◆ Exercises
1 - According to the passage on bird mating, the males of roughly what percentage of bird species have a penis?
2 - Continue the passage on bird mating from the point where it stops.

◆ Reading text
────────
BIRD SEX & EGGS
House Sparrows mating;  image courtesy of 'Nigel' in Vancouver, Canada & Wikimedia Commons House Sparrows mating; image courtesy of "Nigel" in Vancouver, Canada & Wikimedia Commons

According to a 2013 National Geographic article, the males of only around 3 percent of all bird species have a penis. Ducks have them, and sometimes they're helical and longer than the duck's entire body. Besides ducks, geese, swans and large flightless birds like ostriches and emus have them. However, just about every other kind of bird, from eagles and penguins to albatrosses, gulls and hummingbirds, don't have penises. Chickens more or less have them, but they're just tiny nubs too short to penetrate anything.

In that case, what are the House Sparrows doing in the picture?

In typical bird-sex -- like what the House Sparrows are doing as members of the penisless 97% of species -- the male's semen is introduced into female's body by a process neatly referred to as the cloacal kiss. Both parties twist their tails to the side, turn back the feathers around the swollen lips of their cloacae (holes used both for pooping and sex), the cloacae's lips are pressed together, and sperm pass from the male into the female. Swifts and swallows can mate in midair.
────────
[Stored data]
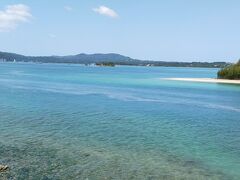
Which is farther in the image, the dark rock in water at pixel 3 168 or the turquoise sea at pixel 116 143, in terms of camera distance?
the turquoise sea at pixel 116 143

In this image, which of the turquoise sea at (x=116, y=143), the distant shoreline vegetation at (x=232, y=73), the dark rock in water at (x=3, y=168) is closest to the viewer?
the dark rock in water at (x=3, y=168)

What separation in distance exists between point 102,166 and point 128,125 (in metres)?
14.4

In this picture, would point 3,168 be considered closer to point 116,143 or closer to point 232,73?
point 116,143

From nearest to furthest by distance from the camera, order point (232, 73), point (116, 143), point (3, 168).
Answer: point (3, 168)
point (116, 143)
point (232, 73)

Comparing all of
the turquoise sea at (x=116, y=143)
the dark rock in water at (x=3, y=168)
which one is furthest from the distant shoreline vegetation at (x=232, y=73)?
the dark rock in water at (x=3, y=168)

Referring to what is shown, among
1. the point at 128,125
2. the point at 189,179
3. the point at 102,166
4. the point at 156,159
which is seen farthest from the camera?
the point at 128,125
────────
◆ List of answers
1 - Around 3 percent.

2 -
Female reproductive organs of a bird; image courtesy of Ruth Lawson, Otago Polytechnic, New Zealand, & Wikimedia Commons Female reproductive organs of a bird; image courtesy of Ruth Lawson, Otago Polytechnic, New Zealand, & Wikimedia Commons

After mating, inside the female, sperm swim up a tube called the oviduct, at the end of which lies an ovum, inside which resides the female sex germ. If the ovum is mature, it's already equipped with yolk, the yellow part of the future egg. The sperm may now fertilize the ovum by penetrating it and uniting its male genetic material with that of the female. Fertilization doesn't necessarily take place soon after mating. Domestic chickens and turkeys can produce fertile eggs seventy days after copulation.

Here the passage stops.